**Fragment dokumentu:**
>>>>

Tutaj jesteś: Społeczność » Blogi » Blog auta Honda City » Przygotowania do sezonu zimowego.







Prześlij sugestię
Wpis w blogu auta Honda City
DW
Jeździ: Honda Civic
Wcześniej jeździł: Honda City, Fiat Panda
  • przebieg 8 808 km
  • rocznik 2009
  • kupione używane w 2010
  • silnik 1.4 i
Dodano: 14 lat temu
Blog odwiedzono 1419 razy
Data wydarzenia: 08.10.2010
Przygotowania do sezonu zimowego.
Kategoria: inne
Ostatnio pogodynka zaczyna straszyć, że zima idzie już do nas wielkimi krokami, że pierwszy śnieg spadnie jeszcze w październiku. I choć podchodzć do tego z lekkim niedowierzaniem to, po ostatnich wyskokach pogodowych wcale nie zdziwiłbym się, gdyby do tego doszło. Zresztą dzisiaj około godziny 06: 00, kiedy to wychodziłem do pracy okazało się, że przednia szyba jest już lekko przymarznięta, a i na dachu też da się zauważyć cieniutką warstewkę lodu! Korzystając, zatem z ostatków słonecznych dni, mając trochę wolnego czasu, poświęciłem dziś swojemu autu około trzech godzin.

<<<<

**Cele:**
1. Wypisz wszystkie dane samochodu, które we wpisie o przygotowaniach do zimy podano w punktach.
2. Skopiuj, proszę, słowo w słowo fragment wpisu od „Kategoria: inne” aż do „około trzech godzin.” włącznie.
3. Streść wpis o przygotowaniach do zimy w dwóch zdaniach.
Opieraj się wyłącznie na treści wpisu.

**Podane informacje:**
>>>>

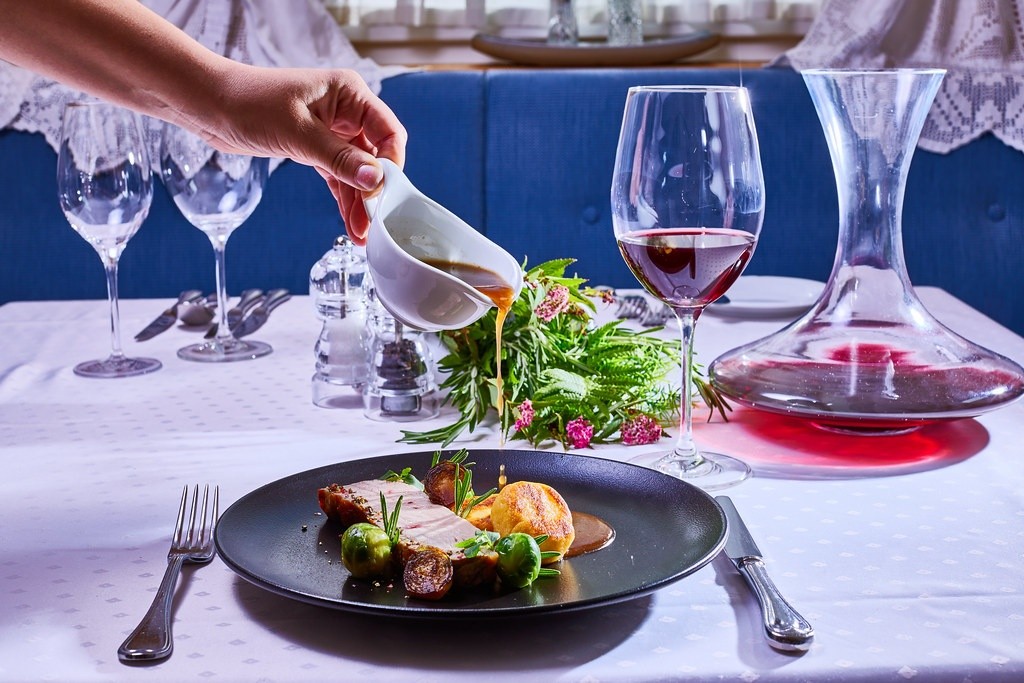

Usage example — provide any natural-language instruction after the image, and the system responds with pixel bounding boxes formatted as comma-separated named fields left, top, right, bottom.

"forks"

<<<<
>>>>

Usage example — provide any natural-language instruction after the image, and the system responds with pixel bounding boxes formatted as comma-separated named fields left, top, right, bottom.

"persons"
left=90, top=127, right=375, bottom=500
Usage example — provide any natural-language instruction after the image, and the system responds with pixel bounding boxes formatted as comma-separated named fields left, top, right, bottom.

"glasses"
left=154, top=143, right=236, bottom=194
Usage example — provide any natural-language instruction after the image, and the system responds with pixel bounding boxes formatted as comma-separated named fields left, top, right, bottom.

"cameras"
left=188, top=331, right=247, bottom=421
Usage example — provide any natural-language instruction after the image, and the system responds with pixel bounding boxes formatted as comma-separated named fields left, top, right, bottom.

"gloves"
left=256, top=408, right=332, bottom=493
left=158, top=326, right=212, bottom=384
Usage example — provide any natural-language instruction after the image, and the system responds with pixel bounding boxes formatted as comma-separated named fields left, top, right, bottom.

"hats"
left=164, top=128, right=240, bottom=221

<<<<

**Udzielone odpowiedzi:**
1.
przebieg 8 808 km
rocznik 2009
kupione używane w 2010
silnik 1.4 i

2.
Kategoria: inne
Ostatnio pogodynka zaczyna straszyć, że zima idzie już do nas wielkimi krokami, że pierwszy śnieg spadnie jeszcze w październiku. I choć podchodzć do tego z lekkim niedowierzaniem to, po ostatnich wyskokach pogodowych wcale nie zdziwiłbym się, gdyby do tego doszło. Zresztą dzisiaj około godziny 06: 00, kiedy to wychodziłem do pracy okazało się, że przednia szyba jest już lekko przymarznięta, a i na dachu też da się zauważyć cieniutką warstewkę lodu! Korzystając, zatem z ostatków słonecznych dni, mając trochę wolnego czasu, poświęciłem dziś swojemu autu około trzech godzin.

3. Prognozy pogody zapowiadają rychłe nadejście zimy, a pierwszy śnieg ma spaść jeszcze w październiku. Rano przednia szyba była już lekko przymarznięta, a na dachu leżała cienka warstewka lodu, dlatego korzystając ze słonecznego dnia i wolnego czasu, samochodowi poświęcono około trzech godzin.